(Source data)

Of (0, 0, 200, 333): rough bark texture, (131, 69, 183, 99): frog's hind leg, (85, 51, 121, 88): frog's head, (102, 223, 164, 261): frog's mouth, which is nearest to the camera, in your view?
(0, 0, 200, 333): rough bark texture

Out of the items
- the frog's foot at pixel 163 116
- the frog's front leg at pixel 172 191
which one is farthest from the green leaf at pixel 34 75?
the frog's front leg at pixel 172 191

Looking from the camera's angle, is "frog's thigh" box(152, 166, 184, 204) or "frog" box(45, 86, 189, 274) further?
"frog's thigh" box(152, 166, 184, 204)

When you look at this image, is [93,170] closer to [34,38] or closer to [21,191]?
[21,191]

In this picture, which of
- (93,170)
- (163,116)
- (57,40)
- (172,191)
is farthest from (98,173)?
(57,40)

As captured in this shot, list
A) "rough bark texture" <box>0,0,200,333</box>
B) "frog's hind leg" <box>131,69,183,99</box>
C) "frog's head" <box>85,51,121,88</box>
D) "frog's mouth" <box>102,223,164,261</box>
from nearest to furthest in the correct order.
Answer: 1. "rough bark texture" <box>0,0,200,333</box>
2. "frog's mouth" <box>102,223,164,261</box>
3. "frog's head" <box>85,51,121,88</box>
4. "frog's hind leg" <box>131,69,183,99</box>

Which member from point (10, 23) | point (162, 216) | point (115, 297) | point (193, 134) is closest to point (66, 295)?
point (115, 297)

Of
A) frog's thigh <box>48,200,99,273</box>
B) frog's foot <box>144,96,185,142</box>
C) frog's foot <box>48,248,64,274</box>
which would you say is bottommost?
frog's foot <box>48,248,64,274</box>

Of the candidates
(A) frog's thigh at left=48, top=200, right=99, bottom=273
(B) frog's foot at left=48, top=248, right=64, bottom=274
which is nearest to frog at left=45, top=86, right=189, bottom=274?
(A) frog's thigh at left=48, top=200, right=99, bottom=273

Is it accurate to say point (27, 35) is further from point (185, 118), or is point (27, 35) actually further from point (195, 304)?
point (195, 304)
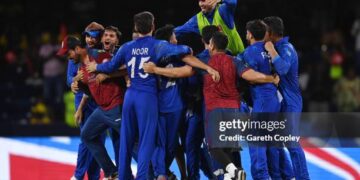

**REQUEST**.
How many lines in the source data above contain the string "thigh"? Case counts, and your reply should be only the number.

**IN RESPONSE**.
5